Письменное задание 1
Ответьте на вопросы по фрагменту ниже.
(a) В какие годы граф Мирбах был советником посольства Германии в Санкт-Петербурге?
(b) Сколько лет было Курту Рицлеру?
(c) В каком году Рицлер участвовал в попытке Парвуса привлечь к сотрудничеству Ленина?

Фрагмент документа
_____

Добавить в цитаты Настройки чтения

Страница 97 из 197



Глава миссии граф Мирбах, профессиональный дипломат сорока семи лет, был весьма искушен в русских делах. В 1908-1911 годы он был советником посольства Германии в Санкт-Петербурге, а в декабре 1917-го возглавлял миссию в Петрограде. Он происходил из богатой аристократической католической прусской семьи. [О нем см.: Joost W. Botshafter bei den roten Zaren. Vie

Его правой рукой был тридцатишестилетний философ Курт Рицлер, также не первый раз сталкивающийся с русскими делами. [Его архив был издан Карлом Дитрихом Эрдманном: Kurt Rietzier: Tagebucher. Aufsatze. Dokumente. Gottingen, 1973. Это издание, однако, подверглось критике со стороны ряда немецких ученых, утверждавших, что оно, будто бы, грешит вольностями в обращении с текстами (см.: Jarausch K.N. // SR. 1972. V. 31. N 2. Р. 381-398).]. В 1915 году он принимал участие в неудавшейся попытке Парвуса привлечь к сотрудничеству Ленина.

_____

[Данные вопросов на пространственное мышление]

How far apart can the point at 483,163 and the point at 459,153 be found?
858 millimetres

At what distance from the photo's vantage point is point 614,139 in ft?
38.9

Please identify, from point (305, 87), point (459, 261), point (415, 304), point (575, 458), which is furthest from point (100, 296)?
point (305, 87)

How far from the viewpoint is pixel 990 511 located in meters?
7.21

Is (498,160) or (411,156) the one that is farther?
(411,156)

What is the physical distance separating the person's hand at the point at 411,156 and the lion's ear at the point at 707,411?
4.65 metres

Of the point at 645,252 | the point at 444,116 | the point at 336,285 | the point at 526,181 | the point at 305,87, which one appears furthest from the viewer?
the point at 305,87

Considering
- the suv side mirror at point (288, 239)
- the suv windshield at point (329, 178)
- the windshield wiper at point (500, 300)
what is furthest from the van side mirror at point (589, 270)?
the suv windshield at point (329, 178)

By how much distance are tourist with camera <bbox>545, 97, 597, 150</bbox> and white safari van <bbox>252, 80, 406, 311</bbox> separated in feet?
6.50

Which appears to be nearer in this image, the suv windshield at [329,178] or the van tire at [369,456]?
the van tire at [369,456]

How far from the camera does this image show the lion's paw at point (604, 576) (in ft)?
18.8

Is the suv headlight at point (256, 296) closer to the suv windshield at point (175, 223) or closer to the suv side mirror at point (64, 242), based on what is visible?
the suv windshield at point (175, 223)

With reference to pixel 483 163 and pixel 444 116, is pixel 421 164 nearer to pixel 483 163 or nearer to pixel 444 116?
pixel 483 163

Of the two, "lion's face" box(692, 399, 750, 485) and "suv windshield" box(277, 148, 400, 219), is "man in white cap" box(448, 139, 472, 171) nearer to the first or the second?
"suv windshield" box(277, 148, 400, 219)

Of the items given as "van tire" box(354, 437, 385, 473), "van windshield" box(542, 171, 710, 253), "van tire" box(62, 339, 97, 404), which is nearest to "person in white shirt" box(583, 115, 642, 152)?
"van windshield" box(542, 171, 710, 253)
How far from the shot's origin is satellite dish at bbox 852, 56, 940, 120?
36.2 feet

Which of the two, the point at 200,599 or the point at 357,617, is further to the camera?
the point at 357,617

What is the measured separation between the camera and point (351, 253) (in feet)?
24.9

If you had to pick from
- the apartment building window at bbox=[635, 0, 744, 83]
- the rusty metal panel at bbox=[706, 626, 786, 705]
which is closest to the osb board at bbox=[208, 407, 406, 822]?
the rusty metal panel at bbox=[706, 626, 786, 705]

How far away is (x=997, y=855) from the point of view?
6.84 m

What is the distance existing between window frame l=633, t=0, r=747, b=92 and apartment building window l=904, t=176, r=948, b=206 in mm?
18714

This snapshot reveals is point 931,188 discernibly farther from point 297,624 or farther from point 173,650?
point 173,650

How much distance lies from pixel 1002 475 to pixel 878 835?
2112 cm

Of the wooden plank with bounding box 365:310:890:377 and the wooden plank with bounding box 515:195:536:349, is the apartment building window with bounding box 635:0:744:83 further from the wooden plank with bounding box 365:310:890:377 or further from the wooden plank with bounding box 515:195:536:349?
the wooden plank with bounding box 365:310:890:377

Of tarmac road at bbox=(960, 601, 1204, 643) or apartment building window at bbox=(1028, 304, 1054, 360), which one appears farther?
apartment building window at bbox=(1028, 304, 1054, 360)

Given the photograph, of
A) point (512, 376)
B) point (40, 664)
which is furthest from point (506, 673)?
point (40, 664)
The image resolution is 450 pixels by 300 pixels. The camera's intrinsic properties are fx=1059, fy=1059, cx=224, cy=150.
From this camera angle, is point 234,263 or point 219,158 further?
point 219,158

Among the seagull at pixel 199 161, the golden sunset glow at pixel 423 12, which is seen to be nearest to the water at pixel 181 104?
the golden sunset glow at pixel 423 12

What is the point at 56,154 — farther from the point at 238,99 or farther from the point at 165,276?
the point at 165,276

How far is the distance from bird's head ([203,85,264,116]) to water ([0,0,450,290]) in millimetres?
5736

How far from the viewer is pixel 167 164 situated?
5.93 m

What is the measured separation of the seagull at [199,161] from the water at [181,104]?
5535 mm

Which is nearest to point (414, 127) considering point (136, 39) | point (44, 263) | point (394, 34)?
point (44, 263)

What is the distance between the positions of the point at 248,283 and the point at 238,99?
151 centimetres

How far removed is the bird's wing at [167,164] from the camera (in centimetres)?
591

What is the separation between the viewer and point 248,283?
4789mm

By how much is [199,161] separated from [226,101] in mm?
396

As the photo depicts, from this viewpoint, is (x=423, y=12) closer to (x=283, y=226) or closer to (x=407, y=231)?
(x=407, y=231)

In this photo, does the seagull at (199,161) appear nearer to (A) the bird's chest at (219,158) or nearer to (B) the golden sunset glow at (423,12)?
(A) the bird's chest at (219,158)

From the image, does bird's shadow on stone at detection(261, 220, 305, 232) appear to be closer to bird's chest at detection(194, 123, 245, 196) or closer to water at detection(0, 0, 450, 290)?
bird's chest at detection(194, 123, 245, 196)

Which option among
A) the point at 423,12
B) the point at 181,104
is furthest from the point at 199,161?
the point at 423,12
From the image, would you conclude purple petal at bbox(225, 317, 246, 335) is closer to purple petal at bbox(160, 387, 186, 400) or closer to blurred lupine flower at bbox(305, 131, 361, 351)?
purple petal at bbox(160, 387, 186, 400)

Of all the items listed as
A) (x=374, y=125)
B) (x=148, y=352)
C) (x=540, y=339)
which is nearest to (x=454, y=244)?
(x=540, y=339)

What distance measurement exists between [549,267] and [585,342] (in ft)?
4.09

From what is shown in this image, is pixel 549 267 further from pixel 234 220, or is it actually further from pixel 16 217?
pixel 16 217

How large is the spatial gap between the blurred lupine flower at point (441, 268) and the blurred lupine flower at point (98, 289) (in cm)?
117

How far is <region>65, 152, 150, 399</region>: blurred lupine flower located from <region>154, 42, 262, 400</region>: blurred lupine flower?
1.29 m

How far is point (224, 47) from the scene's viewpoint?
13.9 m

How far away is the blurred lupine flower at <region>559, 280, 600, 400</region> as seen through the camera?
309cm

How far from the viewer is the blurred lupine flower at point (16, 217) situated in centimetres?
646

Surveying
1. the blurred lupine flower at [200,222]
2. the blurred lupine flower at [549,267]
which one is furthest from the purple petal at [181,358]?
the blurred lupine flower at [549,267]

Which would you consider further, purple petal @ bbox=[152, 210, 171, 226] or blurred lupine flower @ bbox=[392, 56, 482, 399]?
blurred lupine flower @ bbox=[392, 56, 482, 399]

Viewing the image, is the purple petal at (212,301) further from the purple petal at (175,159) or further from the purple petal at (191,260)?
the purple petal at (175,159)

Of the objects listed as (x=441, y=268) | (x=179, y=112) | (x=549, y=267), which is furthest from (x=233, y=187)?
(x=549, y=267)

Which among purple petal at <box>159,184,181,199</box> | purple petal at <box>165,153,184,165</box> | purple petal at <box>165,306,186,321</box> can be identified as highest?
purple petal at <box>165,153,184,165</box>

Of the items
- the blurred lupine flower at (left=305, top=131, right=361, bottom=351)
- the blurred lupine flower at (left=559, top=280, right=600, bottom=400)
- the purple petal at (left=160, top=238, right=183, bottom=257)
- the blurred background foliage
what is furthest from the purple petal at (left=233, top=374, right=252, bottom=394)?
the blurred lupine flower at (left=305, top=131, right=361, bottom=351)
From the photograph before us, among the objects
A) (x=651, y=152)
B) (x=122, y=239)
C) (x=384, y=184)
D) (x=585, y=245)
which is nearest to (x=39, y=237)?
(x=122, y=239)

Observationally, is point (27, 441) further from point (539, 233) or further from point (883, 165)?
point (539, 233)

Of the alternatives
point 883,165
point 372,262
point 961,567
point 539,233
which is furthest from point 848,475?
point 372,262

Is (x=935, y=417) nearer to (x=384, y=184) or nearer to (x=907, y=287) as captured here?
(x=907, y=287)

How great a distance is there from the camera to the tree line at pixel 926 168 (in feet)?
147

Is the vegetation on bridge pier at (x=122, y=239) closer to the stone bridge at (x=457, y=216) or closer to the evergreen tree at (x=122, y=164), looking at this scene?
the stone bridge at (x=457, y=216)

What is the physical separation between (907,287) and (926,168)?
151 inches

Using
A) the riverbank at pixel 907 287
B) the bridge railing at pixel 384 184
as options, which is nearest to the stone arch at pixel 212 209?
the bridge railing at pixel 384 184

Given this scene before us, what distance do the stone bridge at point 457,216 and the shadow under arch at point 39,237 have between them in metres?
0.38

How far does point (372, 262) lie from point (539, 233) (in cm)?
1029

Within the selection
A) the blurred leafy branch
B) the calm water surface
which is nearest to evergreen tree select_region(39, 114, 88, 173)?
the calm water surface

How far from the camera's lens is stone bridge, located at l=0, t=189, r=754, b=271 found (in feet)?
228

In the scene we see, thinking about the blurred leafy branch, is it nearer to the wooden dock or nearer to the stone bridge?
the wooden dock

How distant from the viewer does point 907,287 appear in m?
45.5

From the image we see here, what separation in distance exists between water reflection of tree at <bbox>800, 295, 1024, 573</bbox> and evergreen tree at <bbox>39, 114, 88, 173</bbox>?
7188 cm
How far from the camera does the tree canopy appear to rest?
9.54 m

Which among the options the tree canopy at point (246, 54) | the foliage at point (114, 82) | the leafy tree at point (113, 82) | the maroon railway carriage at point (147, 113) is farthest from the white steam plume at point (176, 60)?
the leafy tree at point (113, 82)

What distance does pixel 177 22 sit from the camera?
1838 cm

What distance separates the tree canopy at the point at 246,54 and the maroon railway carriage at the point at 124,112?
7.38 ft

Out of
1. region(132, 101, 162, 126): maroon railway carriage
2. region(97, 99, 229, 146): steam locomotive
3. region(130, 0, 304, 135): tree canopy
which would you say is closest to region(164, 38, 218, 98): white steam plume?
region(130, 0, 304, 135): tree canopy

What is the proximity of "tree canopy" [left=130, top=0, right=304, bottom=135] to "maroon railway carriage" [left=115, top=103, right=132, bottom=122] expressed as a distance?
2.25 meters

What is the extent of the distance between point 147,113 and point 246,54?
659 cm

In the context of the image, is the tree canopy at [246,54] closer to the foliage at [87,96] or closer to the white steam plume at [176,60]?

_____

Письменное задание 2
Выпишите все строки записей, содержащие слово «bottom», с учетом регистра.

Правильный ответ 1
(a) В 1908–1911 годы.
(b) Тридцать шесть лет.
(c) В 1915 году.

Правильный ответ 2
- the blurred lupine flower at (left=305, top=131, right=361, bottom=351)
- the blurred lupine flower at (left=559, top=280, right=600, bottom=400)
- the purple petal at (left=160, top=238, right=183, bottom=257)
what is furthest from the purple petal at (left=233, top=374, right=252, bottom=394)?
the blurred lupine flower at (left=305, top=131, right=361, bottom=351)
What is the proximity of "tree canopy" [left=130, top=0, right=304, bottom=135] to "maroon railway carriage" [left=115, top=103, right=132, bottom=122] expressed as a distance?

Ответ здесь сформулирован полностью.